Entries of scene-based spatial questions
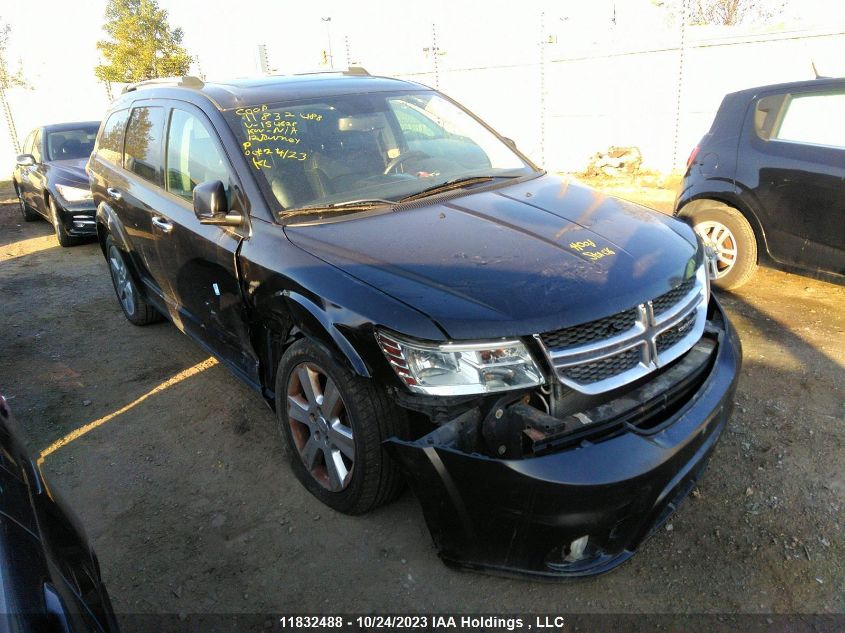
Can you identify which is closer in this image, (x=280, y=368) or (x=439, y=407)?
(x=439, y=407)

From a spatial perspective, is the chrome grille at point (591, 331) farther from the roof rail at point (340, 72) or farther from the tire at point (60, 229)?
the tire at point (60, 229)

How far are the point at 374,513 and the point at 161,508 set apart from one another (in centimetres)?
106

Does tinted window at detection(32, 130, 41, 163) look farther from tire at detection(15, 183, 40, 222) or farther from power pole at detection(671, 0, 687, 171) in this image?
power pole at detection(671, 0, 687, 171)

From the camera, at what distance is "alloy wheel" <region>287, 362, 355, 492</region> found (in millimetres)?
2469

THE EXERCISE
Copy word for word the stretch of entries from the line containing "How far are" through the end of the entries.

TASK ANSWER
How far are the point at 374,513 and the point at 161,508 set apart from one another (in centimetres)?
106

Does tinted window at detection(32, 130, 41, 163) look farther from tire at detection(15, 183, 40, 222) or farther from power pole at detection(671, 0, 687, 171) in this image?
power pole at detection(671, 0, 687, 171)

From the camera, at what distance is "alloy wheel" <region>287, 362, 355, 492</region> found (in millimetres)?
2469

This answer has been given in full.